__Requirements__.
a – According to the retirement planning text, to what amount did the Lifetime Allowance for pension contributions fall from 6 April 2016?
b – Reproduce word for word the passage of the retirement planning text from "Retirement Planning." up to and including "about pension scams.".

__Text__.
════════
Retirement Planning. 

We will review the best and most tax-efficient methods for your retirement plans and can discuss with you the range of benefits available when you come to retire. 

Since April 2015 members are able to access their pension with a lot more choice. However pension scammers are continually looking for ways to target individuals and their pension savings. Read about pension scams.

The most popular options for saving for your retirement currently include:

Personal pension or Stakeholder pension
Personal pensions work on a money purchase basis, in other words the money you save each month or through a lump sum is invested and used at retirement to provide you with benefits.

Self Invested Personal Pension (SIPP)
These are a form of personal pensions which give you much greater investment freedom over your pension funds, along with more flexible options on how to take benefits at retirement. 

Small Self Administered Scheme (SSAS) 
This is an occupational pension scheme for small companies – please refer to Business Protection for more information.

We will discuss these options with you to ensure you have the most appropriate pension vehicle to suit your individual needs. Contributions you make will usually benefit from tax relief and the funds will grow in a tax free environment. When you are ready to retire – for most people from age 55 at the earliest – the fund is used to provide you with pension benefits. 

You should not rely on State Benefits alone providing you with the lifestyle you require during your retirement years.

Lifetime Allowance (LTA)

When your benefits come into payment they will be tested against a ceiling known as the Lifetime allowance (LTA). Various changes to the LTA have resulted in protection being introduced to prevent indivduals with previously accumulated pension savings under existing regimes being disadvantaged should their funds exceed changes in the LTA.

From 6 April 2016 the LTA for pension contributions reduced to £1 million.
With this LTA reduction, HMRC introduced two new pension protections: Fixed Protection 2016 (FP16) and Individual Protection 2016 (IP16).

With FP16 you must have no further benefit accrual after 6 April 2016 and with IP16 you must have retirement savings of at least £1 million as at 5 April 2016. The application process is via a self-service HMRC online portal which for IP16 expires on 5 April 2017.
════════
__Raw data__.

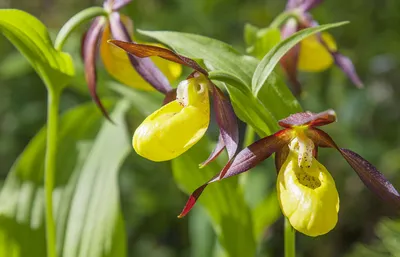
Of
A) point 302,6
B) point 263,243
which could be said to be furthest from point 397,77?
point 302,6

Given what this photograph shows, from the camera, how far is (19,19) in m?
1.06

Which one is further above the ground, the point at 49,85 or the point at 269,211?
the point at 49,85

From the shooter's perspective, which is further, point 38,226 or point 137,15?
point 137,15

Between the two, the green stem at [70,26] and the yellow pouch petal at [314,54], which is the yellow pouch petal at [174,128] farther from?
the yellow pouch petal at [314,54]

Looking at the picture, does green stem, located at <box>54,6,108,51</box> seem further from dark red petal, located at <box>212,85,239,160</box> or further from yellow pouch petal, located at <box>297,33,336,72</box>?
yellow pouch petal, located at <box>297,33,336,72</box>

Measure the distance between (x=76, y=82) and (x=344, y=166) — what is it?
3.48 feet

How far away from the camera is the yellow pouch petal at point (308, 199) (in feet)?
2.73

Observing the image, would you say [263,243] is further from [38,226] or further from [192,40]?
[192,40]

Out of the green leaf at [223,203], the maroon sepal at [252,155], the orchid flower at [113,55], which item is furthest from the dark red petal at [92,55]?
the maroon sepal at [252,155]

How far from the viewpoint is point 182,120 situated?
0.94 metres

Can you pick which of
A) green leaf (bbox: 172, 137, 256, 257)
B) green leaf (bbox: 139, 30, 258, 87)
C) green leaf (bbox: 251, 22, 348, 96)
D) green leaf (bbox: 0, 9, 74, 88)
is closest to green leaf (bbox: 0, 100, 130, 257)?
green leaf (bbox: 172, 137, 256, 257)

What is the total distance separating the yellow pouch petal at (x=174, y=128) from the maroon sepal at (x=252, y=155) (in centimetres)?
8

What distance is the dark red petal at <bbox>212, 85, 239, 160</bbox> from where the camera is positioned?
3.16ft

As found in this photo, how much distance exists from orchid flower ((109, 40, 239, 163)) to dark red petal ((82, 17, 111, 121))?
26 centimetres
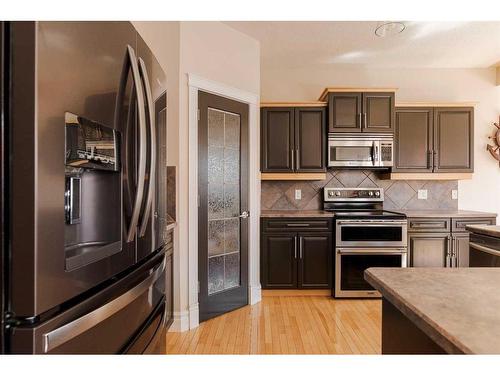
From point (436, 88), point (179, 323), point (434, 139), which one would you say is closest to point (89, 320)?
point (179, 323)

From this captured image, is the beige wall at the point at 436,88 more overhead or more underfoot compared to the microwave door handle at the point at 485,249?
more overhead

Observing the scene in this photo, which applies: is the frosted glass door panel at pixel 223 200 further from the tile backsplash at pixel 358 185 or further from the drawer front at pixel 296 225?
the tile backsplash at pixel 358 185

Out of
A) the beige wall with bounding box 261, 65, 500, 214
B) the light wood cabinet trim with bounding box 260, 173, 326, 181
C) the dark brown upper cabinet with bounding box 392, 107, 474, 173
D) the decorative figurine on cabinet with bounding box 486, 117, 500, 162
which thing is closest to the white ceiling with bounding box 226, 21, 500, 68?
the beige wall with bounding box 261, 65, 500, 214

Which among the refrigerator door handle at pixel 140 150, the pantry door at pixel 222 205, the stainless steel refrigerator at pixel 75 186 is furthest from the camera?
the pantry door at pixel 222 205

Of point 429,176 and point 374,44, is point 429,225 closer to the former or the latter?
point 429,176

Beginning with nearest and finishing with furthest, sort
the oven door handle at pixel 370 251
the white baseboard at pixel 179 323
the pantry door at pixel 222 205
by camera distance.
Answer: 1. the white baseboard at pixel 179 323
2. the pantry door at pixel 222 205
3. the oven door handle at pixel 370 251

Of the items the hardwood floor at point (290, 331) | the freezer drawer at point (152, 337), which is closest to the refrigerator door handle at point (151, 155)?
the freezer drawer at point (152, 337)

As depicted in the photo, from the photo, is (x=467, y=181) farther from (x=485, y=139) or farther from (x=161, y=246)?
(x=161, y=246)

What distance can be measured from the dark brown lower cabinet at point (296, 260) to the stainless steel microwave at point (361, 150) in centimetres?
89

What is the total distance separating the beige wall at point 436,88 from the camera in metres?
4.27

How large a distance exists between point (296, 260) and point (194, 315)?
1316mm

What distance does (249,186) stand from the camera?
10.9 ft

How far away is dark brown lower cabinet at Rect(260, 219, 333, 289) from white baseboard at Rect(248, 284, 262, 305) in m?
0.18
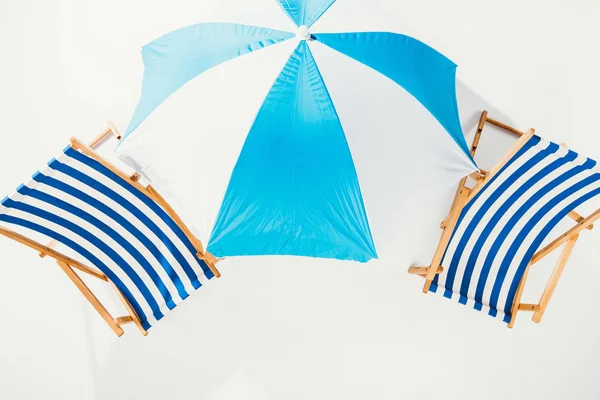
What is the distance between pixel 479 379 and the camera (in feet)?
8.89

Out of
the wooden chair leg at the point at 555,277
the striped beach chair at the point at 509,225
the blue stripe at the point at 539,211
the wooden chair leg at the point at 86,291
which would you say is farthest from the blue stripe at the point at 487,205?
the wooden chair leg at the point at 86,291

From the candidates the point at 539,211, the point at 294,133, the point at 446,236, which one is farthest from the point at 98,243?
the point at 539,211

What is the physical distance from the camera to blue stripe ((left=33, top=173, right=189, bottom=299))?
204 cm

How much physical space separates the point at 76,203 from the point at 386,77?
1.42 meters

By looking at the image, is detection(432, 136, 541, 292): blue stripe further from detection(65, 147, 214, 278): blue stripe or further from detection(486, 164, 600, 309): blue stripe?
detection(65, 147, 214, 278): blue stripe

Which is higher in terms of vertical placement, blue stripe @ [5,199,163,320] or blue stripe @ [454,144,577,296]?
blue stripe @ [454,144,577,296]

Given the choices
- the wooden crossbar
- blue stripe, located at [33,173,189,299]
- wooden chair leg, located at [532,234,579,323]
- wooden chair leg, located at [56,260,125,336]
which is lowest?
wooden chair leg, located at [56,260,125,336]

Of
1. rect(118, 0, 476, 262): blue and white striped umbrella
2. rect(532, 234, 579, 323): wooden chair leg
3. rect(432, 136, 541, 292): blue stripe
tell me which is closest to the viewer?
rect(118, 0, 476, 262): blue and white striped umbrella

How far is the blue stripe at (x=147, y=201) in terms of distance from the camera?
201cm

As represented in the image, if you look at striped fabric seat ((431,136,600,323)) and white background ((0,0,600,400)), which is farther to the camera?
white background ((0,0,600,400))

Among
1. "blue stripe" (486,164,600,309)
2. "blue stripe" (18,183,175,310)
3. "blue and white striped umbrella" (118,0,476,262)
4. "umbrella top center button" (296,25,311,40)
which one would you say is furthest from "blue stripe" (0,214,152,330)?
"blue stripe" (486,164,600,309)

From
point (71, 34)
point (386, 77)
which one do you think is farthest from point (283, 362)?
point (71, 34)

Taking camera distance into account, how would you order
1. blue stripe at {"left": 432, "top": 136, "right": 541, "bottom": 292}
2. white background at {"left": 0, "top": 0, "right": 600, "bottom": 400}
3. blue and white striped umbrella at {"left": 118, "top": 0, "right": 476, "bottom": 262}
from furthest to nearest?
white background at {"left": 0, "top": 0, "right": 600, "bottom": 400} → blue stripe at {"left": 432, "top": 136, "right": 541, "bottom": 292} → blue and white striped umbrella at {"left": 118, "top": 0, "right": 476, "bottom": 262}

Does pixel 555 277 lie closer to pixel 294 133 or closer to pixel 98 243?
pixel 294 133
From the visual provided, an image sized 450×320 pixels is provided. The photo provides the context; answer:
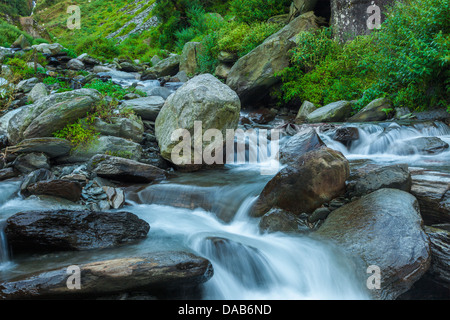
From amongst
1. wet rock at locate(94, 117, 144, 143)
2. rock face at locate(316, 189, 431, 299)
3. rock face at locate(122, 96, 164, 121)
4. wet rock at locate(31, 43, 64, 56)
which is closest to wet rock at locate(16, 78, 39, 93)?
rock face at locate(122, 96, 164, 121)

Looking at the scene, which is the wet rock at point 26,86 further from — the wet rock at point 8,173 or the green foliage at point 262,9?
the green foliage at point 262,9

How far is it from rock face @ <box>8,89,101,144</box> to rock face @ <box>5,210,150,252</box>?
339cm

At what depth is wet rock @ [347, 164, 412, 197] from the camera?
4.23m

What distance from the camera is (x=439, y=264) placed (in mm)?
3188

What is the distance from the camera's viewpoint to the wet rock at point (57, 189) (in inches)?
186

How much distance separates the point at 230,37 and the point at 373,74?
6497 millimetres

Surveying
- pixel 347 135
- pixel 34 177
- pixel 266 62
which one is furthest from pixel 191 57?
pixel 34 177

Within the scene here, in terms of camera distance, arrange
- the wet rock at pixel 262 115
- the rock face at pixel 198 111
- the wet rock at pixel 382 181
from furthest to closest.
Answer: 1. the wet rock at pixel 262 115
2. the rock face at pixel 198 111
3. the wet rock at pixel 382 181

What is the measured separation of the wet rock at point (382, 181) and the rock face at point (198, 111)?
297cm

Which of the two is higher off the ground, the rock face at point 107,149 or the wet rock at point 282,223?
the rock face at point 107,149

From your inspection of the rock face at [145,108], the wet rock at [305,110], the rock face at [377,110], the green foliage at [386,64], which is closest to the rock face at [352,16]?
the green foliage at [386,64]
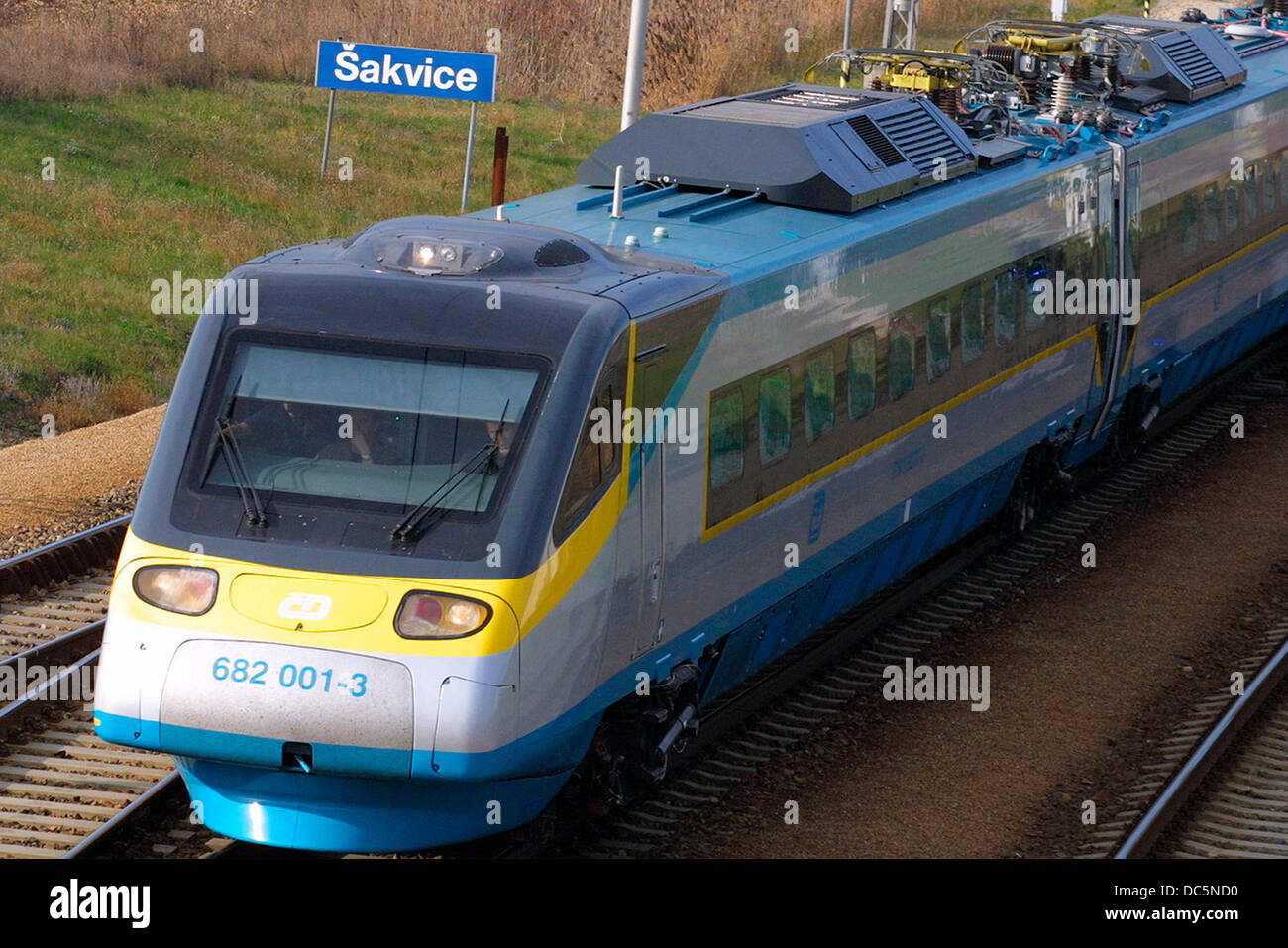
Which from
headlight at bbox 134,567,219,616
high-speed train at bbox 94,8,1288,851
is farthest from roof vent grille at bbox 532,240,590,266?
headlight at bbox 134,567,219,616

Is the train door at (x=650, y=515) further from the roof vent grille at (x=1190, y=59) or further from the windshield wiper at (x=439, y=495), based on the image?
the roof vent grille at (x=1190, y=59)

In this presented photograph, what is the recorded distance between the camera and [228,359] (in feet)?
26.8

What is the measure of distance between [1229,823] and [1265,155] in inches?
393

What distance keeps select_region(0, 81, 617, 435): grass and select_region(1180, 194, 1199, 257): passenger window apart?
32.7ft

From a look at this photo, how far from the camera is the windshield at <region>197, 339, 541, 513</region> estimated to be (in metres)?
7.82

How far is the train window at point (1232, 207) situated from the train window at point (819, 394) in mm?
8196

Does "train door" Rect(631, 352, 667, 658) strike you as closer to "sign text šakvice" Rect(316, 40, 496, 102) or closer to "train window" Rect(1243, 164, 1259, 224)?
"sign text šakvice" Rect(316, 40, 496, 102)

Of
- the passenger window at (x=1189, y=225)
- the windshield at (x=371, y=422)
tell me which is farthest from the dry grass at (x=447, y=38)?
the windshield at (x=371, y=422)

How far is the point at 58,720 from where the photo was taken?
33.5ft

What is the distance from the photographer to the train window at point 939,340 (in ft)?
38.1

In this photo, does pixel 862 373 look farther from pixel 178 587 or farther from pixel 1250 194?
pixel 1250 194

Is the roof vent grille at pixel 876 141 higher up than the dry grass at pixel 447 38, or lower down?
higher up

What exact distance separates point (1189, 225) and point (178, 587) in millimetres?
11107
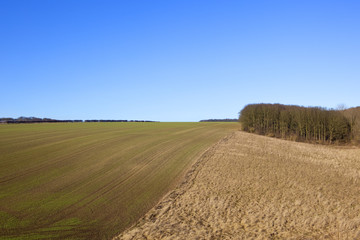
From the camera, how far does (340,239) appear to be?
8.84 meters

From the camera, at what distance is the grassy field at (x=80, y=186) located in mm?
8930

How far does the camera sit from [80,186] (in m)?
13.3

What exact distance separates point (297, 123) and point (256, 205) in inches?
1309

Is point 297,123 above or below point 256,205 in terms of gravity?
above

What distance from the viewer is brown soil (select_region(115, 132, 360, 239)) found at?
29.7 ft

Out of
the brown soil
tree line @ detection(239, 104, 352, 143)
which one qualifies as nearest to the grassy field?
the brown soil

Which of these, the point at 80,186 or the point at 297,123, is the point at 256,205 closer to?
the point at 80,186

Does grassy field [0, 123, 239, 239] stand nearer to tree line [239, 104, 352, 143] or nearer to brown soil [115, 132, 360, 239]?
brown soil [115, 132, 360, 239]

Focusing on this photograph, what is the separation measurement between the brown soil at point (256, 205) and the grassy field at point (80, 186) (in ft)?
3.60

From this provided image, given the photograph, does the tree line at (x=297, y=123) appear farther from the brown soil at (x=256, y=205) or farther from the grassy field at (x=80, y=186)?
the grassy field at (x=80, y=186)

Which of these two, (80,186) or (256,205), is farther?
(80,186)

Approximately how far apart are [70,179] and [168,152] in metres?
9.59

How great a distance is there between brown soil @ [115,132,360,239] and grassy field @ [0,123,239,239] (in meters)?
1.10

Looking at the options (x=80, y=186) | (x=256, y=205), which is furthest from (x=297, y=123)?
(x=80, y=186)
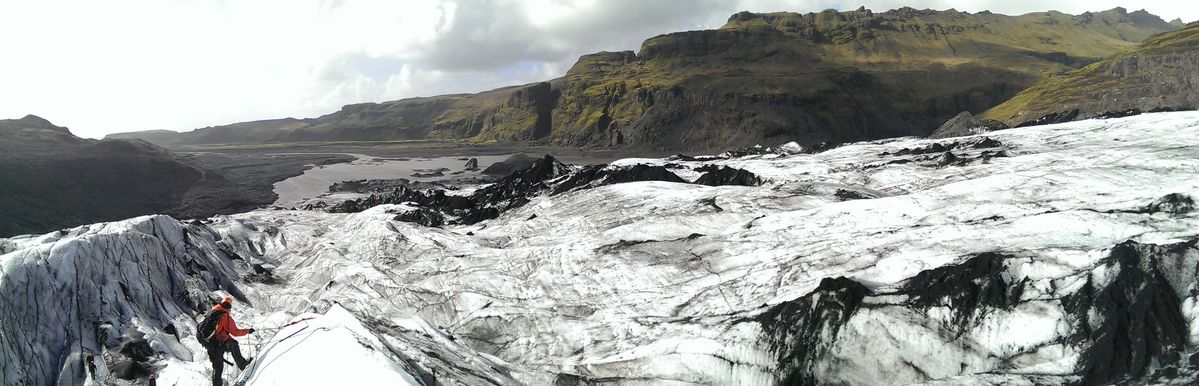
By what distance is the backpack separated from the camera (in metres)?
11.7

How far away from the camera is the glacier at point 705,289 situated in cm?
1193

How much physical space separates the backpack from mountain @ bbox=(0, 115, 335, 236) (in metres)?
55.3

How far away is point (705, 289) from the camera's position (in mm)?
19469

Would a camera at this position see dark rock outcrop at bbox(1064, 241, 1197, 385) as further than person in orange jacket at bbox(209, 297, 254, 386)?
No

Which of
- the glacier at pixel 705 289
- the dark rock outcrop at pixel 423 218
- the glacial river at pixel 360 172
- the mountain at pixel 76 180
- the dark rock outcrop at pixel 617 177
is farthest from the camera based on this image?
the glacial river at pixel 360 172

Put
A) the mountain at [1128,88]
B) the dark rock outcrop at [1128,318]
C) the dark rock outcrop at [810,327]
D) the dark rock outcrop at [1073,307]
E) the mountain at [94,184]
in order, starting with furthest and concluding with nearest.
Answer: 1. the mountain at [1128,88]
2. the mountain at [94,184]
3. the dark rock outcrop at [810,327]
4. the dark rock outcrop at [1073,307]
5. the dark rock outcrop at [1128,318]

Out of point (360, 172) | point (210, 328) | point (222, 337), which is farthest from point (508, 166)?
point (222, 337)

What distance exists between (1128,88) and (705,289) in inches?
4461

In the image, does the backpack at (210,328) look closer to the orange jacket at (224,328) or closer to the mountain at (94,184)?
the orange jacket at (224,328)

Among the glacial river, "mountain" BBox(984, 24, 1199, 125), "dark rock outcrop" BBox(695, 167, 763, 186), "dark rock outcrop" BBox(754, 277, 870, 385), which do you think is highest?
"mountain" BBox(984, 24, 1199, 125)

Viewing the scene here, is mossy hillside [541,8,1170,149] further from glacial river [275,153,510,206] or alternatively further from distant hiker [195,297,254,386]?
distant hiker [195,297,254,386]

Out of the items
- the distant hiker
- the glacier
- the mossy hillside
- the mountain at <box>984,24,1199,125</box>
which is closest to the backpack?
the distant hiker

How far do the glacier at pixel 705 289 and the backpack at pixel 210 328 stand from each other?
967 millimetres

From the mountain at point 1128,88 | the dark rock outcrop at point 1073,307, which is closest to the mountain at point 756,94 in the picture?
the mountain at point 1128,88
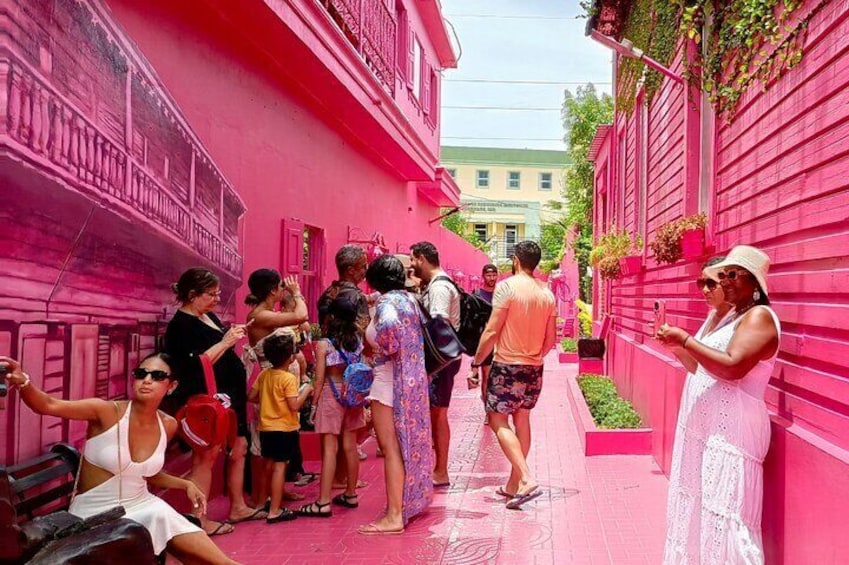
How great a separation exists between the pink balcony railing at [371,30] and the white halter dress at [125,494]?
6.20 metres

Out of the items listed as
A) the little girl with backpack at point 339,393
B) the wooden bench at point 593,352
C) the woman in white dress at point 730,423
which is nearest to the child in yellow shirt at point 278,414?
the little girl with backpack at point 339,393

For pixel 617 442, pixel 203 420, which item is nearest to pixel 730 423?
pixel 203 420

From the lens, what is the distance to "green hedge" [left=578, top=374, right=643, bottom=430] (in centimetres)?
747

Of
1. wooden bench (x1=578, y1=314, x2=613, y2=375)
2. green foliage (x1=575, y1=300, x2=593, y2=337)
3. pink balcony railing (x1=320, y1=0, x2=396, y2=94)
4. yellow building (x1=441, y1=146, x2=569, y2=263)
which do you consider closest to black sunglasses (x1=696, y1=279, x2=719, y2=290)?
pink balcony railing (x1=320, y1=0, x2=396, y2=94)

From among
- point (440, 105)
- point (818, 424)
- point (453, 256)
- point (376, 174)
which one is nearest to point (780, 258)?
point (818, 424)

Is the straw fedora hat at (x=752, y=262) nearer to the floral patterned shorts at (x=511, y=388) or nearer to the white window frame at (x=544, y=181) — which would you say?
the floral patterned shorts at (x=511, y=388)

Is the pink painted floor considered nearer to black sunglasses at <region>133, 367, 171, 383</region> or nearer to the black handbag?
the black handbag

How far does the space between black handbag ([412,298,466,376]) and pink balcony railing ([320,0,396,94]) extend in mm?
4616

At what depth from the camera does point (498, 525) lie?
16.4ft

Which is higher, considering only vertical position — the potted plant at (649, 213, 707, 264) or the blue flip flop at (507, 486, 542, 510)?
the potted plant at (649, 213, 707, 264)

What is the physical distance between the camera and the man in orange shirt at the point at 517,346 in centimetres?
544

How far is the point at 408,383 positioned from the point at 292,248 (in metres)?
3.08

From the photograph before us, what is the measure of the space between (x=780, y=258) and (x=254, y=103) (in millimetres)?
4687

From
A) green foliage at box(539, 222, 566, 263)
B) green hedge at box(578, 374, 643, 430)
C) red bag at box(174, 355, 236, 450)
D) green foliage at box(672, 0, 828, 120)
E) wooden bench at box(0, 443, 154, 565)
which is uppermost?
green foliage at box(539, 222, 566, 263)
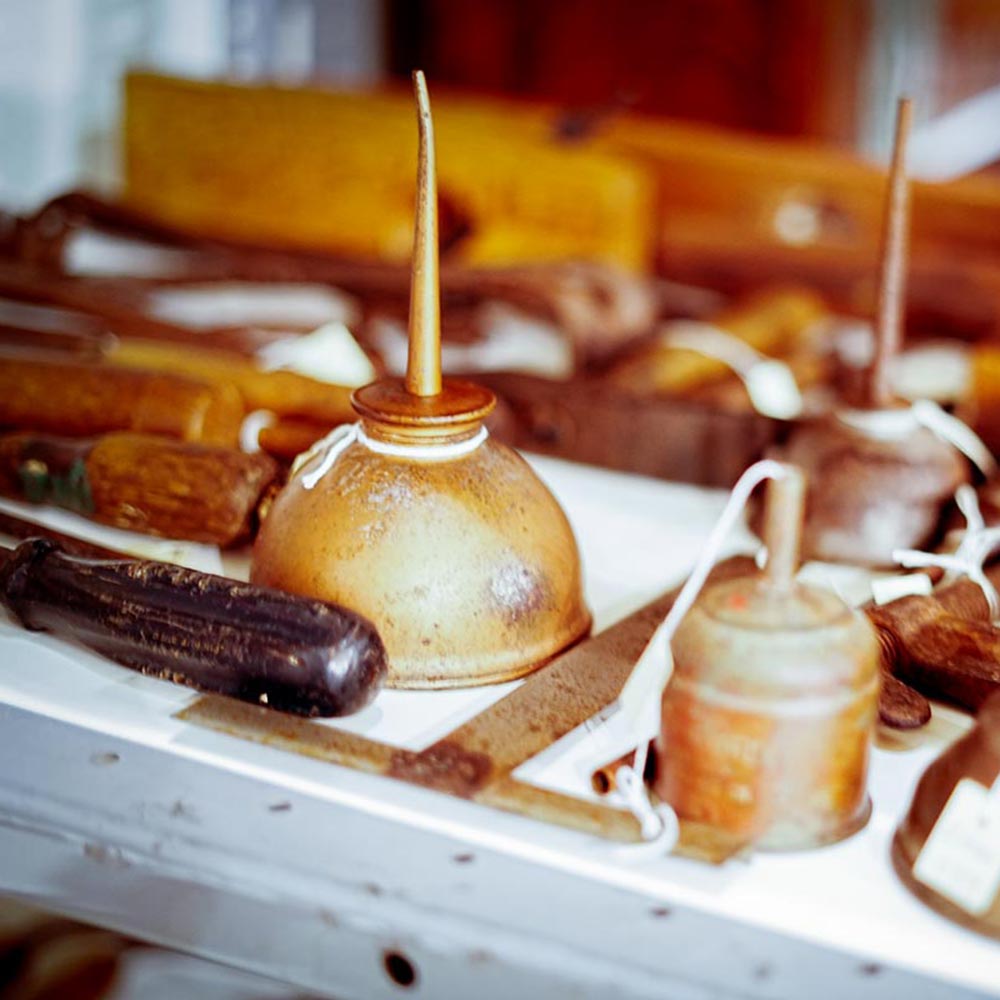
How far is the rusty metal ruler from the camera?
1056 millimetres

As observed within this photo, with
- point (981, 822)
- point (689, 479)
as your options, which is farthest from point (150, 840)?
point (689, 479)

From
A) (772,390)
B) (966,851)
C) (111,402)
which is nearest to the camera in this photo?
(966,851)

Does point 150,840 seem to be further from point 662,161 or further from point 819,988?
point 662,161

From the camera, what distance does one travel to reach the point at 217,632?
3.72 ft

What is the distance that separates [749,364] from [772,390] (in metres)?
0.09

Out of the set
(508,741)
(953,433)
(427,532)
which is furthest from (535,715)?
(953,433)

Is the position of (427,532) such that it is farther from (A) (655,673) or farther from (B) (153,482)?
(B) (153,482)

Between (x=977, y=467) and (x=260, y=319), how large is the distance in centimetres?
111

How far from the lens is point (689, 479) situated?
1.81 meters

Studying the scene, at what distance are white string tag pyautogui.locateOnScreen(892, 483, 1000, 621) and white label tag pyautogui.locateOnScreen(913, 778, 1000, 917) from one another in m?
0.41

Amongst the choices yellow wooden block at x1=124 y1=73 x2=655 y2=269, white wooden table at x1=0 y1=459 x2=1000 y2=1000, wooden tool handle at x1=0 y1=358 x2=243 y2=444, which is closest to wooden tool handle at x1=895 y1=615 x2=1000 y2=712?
════════
__Solved problems__.
a – £1 million

b –
Retirement Planning. 

We will review the best and most tax-efficient methods for your retirement plans and can discuss with you the range of benefits available when you come to retire. 

Since April 2015 members are able to access their pension with a lot more choice. However pension scammers are continually looking for ways to target individuals and their pension savings. Read about pension scams.